+++ Testo estratto +++

Benvenuto nel mio blog. Gli "attimi di vita" sono le mie poesie e i miei racconti.
Un tuo commento mi farà molto piacere. Grazie in anticipo.

giovedì 2 aprile 2020

A noi

Alla natura,
che sboccia in mille sfumature,
agli insetti e al nettare vitale,
alla brezza che culla esili fili d'erba,
agli uccellini che cantano felici e spensierati.
A te uomo,
colmo di ansie e preoccupazioni,
preoccupato per il domani,
a te che soffri, a te che piangi,
a te che gli attimi paiono eternità.
Non sarà mai più ieri,
per qualcuno neppure domani,
ma c'è il presente,
da vivere, da assaporare e da godere.
Andrà tutto bene!

venerdì 26 gennaio 2018

Oltre

Oltre le montagne
oltre le nuvole
oltre l’orizzonte
che limitano lo sguardo

Oltre le credenze
oltre gli errori
oltre i pregiudizi
che incatenano pensieri e azioni

Oltre me stesso
oltre la volontà
oltre i desideri
che confondono il cuore.

Oltre il destino
oltre la sorte
oltre gli imprevisti
che sospendono nel vuoto.

Oltre me
oltre te
oltre noi
oltre l'infinito... il futuro

Conosco me stessa

Capirai,
ma solo tu comprenderai.

Capirai i miei sorrisi,
gioirai per la mia felicità,
ascolterai le mie risate,
vivrai la mia gioia.

Subirai la mia rabbia,
sopporterai la mia tristezza,
asciugherai le mie lacrime,
rispetterai i miei silenzi,

Solo tu capirai,
solo io,
sono io,
io me.

Conosco me stessa.

“Mama à l’è rubatà la Mole” “fa nen ël fòl”

Era il 3 maggio 1953. Erano le 19.25.
Renato, mio padre, aveva allora 15 anni: è nato nel 1938. Prima ancora che scoppiasse la Seconda Guerra Mondiale.
Eppure quel giorno non lo ha dimenticato: si è impresso nella sua memoria e mai lo potrà scordare.
Da allora di anni ne sono trascorsi tanti, ora ne ha quasi 80. Un vecchietto penserete: invece assolutamente no! È da sempre al passo con i tempi, si è aggiornato ha un Iphone, un IPad, un Kindle; non ama i social network ma legge i quotidiani online, consulta internet, manda e riceve email come se nulla fosse.
Il suo ricordo è vivido. Lui lo rivive come se il tutto fosse successo solamente da pochi istanti. Le immagini sono talmente reali che, mentre lui parla, mi pare di aver fatto un salto a ritroso nel tempo.
Era il 3 maggio mica il 3 luglio eppure il termometro aveva toccato quasi i 36 gradi, un caldo assolutamente fuori della norma, quel giorno.

+++

* Consegna
Riassumi il testo estratto in tre frasi. I record qui sotto vengono da un'altra fonte.

+++ Dati +++

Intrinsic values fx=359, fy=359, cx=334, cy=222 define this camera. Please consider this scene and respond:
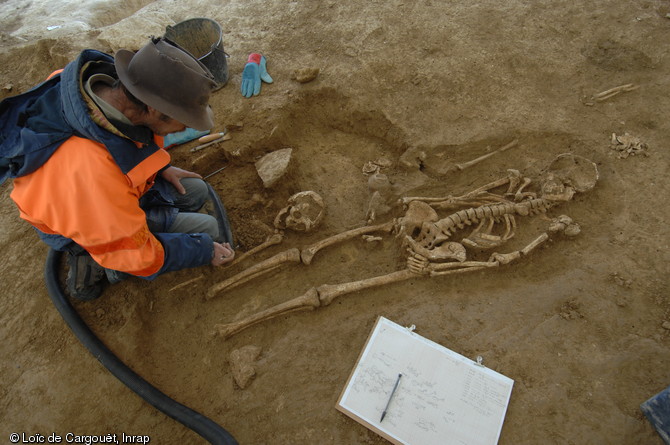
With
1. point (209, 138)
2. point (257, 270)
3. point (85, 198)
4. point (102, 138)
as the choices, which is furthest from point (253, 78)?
point (85, 198)

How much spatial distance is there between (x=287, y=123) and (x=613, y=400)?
14.9 feet

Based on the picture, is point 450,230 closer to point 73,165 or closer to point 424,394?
point 424,394

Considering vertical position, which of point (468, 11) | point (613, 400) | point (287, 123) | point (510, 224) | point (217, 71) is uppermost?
point (468, 11)

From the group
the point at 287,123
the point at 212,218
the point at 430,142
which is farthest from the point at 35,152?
the point at 430,142

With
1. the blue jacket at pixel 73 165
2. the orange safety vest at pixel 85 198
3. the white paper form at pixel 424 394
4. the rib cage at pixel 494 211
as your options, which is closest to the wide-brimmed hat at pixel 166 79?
the blue jacket at pixel 73 165

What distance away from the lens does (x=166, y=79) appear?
239cm

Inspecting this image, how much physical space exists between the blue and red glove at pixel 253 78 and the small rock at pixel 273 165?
1268 millimetres

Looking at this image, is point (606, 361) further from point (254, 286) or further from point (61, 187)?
point (61, 187)

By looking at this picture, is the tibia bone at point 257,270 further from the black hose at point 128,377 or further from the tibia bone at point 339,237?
the black hose at point 128,377

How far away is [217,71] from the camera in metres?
5.16

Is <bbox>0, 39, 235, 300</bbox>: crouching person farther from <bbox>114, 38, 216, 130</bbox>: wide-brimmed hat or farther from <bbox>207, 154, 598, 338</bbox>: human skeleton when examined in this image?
<bbox>207, 154, 598, 338</bbox>: human skeleton

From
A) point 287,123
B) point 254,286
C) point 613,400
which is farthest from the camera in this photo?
point 287,123

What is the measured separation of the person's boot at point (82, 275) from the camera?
335 cm

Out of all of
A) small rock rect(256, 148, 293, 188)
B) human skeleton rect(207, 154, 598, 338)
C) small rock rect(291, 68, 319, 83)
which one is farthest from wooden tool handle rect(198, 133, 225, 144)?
human skeleton rect(207, 154, 598, 338)
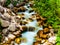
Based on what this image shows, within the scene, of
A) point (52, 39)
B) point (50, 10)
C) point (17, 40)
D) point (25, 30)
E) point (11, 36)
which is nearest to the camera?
point (52, 39)

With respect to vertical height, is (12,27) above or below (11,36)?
above

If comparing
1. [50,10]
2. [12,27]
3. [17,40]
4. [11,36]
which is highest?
[50,10]

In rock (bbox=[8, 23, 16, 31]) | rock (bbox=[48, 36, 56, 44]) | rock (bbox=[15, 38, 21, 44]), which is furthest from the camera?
rock (bbox=[8, 23, 16, 31])

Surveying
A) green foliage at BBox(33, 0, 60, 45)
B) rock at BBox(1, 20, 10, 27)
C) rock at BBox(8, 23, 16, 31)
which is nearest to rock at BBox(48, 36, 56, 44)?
green foliage at BBox(33, 0, 60, 45)

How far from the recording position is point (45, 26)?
15609 millimetres

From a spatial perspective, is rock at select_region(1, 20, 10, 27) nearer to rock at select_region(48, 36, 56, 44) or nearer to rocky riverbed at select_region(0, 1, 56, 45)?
rocky riverbed at select_region(0, 1, 56, 45)

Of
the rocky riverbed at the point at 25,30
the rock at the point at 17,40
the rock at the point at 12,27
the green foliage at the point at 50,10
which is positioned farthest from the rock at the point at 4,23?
the green foliage at the point at 50,10

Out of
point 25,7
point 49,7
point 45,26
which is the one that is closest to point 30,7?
point 25,7

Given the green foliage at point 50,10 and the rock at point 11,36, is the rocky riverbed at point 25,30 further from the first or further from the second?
the green foliage at point 50,10

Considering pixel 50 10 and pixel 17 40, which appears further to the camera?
pixel 50 10

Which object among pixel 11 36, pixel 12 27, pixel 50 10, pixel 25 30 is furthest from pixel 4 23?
pixel 50 10

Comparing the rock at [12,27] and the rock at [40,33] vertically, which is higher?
the rock at [12,27]

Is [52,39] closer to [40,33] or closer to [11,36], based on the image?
[40,33]

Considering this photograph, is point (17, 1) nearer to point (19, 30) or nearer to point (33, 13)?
point (33, 13)
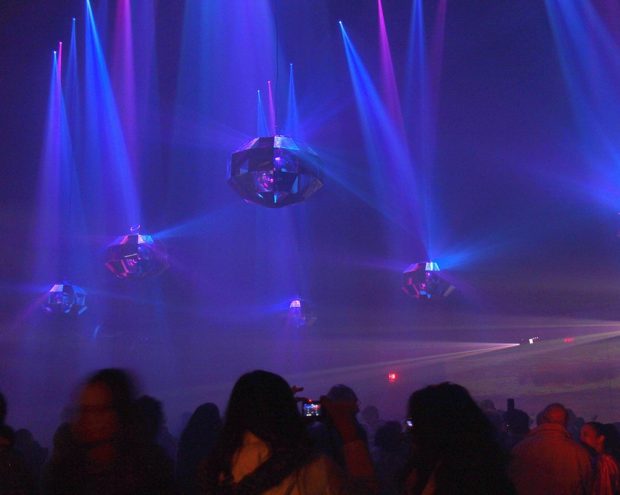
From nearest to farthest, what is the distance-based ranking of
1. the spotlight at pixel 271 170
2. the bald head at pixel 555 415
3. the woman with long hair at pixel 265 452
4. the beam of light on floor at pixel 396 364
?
the woman with long hair at pixel 265 452, the bald head at pixel 555 415, the spotlight at pixel 271 170, the beam of light on floor at pixel 396 364

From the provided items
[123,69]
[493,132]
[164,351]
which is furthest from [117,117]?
[164,351]

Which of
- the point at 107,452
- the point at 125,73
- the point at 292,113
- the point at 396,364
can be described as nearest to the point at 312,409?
the point at 107,452

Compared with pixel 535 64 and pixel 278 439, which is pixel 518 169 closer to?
pixel 535 64

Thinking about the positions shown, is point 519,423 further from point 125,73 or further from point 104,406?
point 125,73

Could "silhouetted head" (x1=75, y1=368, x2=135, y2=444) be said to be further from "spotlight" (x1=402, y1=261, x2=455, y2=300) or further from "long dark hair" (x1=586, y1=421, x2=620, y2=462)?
"spotlight" (x1=402, y1=261, x2=455, y2=300)

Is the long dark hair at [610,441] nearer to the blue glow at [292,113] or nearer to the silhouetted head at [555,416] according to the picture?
the silhouetted head at [555,416]

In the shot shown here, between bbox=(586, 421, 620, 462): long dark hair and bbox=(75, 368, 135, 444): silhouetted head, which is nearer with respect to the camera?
bbox=(75, 368, 135, 444): silhouetted head

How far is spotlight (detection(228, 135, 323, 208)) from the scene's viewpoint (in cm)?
510

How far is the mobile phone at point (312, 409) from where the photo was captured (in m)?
2.09

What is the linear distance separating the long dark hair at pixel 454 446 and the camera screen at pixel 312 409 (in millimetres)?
287

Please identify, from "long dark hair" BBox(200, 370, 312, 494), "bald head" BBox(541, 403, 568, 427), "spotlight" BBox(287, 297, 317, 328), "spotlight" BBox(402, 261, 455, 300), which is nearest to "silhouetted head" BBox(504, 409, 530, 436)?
"bald head" BBox(541, 403, 568, 427)

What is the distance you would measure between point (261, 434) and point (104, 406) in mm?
604

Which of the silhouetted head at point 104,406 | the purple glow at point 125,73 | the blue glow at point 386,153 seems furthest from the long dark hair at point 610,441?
the purple glow at point 125,73

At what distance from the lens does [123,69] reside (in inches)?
331
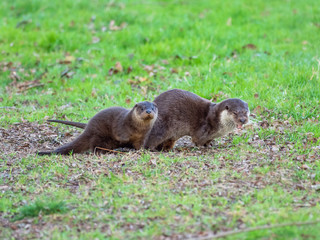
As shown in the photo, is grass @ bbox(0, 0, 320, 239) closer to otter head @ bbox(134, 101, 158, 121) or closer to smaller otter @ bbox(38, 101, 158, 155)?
smaller otter @ bbox(38, 101, 158, 155)

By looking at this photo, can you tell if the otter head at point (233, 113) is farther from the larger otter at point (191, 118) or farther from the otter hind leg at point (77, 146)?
the otter hind leg at point (77, 146)

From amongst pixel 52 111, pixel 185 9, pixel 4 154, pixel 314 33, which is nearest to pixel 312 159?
pixel 4 154

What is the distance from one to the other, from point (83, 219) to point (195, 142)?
268 centimetres

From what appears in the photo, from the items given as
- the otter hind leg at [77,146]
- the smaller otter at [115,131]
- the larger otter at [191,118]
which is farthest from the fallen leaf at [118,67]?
the otter hind leg at [77,146]

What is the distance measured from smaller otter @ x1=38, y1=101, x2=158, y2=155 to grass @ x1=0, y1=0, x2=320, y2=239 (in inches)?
12.8

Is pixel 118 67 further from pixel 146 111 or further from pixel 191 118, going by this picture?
pixel 146 111

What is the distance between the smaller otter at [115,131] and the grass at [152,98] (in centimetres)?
33

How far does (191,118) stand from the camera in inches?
257

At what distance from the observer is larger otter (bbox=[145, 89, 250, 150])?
638 cm

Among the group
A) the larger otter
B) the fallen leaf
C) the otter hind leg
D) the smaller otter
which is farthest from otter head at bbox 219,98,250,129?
the fallen leaf

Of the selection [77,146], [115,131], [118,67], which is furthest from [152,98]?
[77,146]

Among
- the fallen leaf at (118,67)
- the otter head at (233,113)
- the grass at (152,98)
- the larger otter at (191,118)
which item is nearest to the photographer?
the grass at (152,98)

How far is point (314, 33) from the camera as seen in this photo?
11328mm

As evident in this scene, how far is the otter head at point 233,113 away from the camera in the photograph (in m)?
6.25
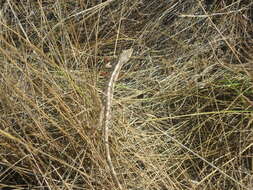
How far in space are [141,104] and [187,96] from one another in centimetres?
18

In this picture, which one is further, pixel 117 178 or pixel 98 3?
pixel 98 3

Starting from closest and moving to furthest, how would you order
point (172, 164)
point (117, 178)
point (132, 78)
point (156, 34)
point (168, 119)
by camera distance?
point (117, 178) → point (172, 164) → point (168, 119) → point (132, 78) → point (156, 34)

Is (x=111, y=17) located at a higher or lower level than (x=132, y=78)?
higher

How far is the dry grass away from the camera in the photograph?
4.70 ft

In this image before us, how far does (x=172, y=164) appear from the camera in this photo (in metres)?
1.55

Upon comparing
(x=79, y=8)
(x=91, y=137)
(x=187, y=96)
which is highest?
(x=79, y=8)

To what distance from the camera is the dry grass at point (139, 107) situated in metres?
1.43

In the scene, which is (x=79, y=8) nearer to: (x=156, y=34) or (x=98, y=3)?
(x=98, y=3)

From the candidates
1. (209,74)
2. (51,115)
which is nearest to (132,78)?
(209,74)

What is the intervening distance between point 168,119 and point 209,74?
10.7 inches

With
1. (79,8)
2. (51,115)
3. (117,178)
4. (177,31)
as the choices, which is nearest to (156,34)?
(177,31)

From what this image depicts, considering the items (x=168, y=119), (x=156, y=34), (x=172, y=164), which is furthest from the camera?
(x=156, y=34)

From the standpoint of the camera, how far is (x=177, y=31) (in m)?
2.06

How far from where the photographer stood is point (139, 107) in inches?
67.7
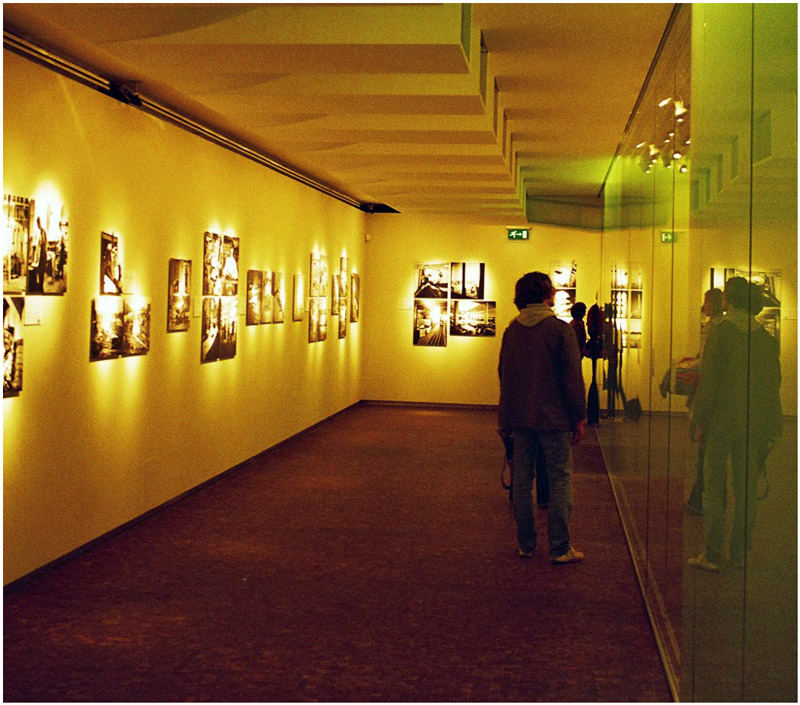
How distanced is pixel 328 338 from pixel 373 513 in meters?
7.41

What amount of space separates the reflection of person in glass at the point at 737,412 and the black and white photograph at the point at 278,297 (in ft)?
30.5

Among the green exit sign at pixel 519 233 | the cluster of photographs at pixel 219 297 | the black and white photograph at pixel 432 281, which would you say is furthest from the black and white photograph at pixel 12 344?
the green exit sign at pixel 519 233

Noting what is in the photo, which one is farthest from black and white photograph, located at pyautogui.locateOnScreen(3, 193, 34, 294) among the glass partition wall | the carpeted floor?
the glass partition wall

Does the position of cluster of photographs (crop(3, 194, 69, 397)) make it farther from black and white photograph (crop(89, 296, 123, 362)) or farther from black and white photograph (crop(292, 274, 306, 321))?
black and white photograph (crop(292, 274, 306, 321))

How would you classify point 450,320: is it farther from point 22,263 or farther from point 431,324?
point 22,263

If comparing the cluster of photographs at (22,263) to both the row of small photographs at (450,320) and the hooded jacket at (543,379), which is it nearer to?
the hooded jacket at (543,379)

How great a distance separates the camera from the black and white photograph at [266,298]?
12.2 meters

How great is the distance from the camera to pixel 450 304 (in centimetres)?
1936

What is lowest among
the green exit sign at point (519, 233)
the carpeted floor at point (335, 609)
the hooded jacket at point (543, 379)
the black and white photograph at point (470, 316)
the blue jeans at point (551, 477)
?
the carpeted floor at point (335, 609)

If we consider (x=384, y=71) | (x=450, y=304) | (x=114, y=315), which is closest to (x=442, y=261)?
(x=450, y=304)

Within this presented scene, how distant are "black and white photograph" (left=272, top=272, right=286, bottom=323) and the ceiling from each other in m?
1.80

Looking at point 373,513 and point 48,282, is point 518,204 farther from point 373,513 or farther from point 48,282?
point 48,282

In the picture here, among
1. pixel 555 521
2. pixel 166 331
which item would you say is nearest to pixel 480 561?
pixel 555 521

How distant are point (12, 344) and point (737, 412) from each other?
4895 mm
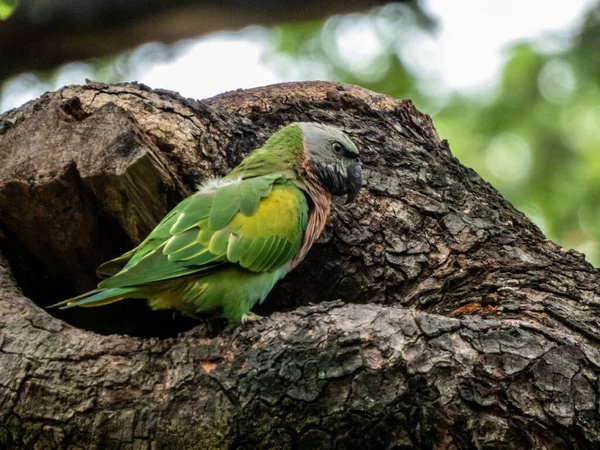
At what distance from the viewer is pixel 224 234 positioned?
4.49m

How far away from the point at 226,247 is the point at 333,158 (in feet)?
4.25

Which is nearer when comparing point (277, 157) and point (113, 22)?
point (277, 157)

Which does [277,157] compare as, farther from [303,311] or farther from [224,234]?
[303,311]

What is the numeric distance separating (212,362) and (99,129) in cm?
173

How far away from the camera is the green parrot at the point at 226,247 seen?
4.21 m

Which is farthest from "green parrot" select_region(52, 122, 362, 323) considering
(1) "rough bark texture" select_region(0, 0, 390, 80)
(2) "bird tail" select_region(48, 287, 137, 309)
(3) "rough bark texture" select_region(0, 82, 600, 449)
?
(1) "rough bark texture" select_region(0, 0, 390, 80)

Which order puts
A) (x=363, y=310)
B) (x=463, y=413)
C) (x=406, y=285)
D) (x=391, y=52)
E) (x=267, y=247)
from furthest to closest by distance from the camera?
1. (x=391, y=52)
2. (x=406, y=285)
3. (x=267, y=247)
4. (x=363, y=310)
5. (x=463, y=413)

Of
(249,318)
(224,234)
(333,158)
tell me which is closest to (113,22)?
(333,158)

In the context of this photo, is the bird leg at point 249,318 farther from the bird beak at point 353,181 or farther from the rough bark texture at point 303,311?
the bird beak at point 353,181

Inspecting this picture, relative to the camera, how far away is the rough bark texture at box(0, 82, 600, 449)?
351 cm

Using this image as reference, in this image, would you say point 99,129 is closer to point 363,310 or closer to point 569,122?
point 363,310

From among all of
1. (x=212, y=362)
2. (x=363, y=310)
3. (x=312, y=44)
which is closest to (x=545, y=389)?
(x=363, y=310)

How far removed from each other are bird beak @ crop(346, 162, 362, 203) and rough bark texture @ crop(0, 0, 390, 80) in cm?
201

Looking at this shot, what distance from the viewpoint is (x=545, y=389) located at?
11.9 ft
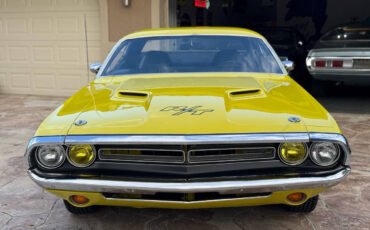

+++

* Soluzione
Il testo estratto è un blog che raccoglie poesie e racconti, chiamati «attimi di vita». Fra le poesie ci sono «A noi», del 2 aprile 2020, che invita a vivere il presente e si chiude con «Andrà tutto bene!», e «Oltre», del 26 gennaio 2018. Segue l'inizio di un racconto sul ricordo che Renato, padre di chi scrive, conserva del 3 maggio 1953, un giorno con un caldo fuori dalla norma di quasi 36 gradi.